Production Of AAV Vectors Using The ExpiSf Expression System
In this study, a 50 L Thermo Scientific™ DynaDrive™ Single-Use Bioreactor (S.U.B.), a 50 L Thermo Scientific™ HyPerforma™ 5:1 S.U.B., and a 3 L Thermo Scientific™ HyPerforma™ Glass Bioreactor were evaluated using the Gibco™ ExpiSf™ Expression System. A dual infection method was utilized to evaluate the production of recombinant adeno-associated virus type 2 (rAAV2). Gibco™ ExpiSf9™ Cells were infected with two baculoviruses. One of the baculoviruses carried the AAV RepCap2 plasmid, and the other carried a gene encoding Green Fluorescent Protein (GFP) that was flanked by
inverted terminal repeats (ITRs).
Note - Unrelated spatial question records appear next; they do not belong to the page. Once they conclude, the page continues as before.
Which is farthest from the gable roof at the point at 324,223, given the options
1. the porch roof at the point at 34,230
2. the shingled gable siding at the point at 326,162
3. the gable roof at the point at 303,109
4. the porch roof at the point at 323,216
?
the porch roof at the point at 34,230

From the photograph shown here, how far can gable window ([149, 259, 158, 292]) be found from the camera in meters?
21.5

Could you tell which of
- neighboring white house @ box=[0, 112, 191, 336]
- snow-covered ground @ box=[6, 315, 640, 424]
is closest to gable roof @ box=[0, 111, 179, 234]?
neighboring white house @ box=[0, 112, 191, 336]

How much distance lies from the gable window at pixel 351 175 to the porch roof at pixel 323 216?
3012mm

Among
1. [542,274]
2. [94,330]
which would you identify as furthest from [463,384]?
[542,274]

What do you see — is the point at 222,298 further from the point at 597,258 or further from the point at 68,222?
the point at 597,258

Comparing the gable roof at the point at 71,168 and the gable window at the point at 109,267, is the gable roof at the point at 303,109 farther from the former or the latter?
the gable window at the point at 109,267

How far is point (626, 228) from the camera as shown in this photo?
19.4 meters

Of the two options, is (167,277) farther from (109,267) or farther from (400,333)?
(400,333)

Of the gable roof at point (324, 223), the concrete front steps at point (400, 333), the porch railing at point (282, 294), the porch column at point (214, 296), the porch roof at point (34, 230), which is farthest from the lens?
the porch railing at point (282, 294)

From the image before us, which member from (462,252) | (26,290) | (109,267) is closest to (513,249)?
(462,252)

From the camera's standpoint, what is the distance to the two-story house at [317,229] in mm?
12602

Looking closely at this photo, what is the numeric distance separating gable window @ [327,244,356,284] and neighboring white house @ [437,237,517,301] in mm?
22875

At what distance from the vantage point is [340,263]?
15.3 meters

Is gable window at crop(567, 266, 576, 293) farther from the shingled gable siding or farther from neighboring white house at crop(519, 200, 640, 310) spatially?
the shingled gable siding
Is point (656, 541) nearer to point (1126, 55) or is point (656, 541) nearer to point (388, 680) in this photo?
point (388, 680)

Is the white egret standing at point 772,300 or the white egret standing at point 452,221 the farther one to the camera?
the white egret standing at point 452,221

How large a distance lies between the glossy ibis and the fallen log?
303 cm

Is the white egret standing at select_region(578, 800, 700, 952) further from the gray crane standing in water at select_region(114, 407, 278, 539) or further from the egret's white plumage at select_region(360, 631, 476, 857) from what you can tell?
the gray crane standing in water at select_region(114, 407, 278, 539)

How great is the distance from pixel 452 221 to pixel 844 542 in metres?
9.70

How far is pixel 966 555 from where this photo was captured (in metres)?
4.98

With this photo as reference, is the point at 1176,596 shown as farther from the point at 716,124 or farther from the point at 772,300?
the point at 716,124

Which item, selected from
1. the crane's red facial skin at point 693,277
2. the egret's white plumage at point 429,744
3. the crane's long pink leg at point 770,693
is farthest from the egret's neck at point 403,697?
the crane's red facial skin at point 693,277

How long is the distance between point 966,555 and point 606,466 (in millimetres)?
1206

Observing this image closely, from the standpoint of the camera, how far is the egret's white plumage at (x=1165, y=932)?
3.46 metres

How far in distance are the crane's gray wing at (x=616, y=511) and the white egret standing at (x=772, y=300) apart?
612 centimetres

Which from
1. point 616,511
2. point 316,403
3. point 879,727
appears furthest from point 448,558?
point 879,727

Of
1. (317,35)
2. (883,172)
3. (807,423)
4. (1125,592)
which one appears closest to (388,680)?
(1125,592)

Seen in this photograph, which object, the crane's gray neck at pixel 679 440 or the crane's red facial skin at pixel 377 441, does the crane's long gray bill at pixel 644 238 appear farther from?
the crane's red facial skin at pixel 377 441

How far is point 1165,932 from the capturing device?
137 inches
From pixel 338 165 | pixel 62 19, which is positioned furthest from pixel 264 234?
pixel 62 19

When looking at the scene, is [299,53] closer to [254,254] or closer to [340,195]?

The RepCap2 vector supplied the viral genes needed for genome replication, genome packaging, and capsid assembly, while the ITR-GFP baculovirus contained the gene of interest. GFP expression was monitored to detect and quantify rAAV2 production. Two runs were performed with each reactor type. The production of rAAV2 particles was scalable from the 3 L benchtop scale to the 50 L bioreactor scale, and high viral genome (vg) titers of up to 1.5 x 1011 vg/mL of rAAV2 were attained.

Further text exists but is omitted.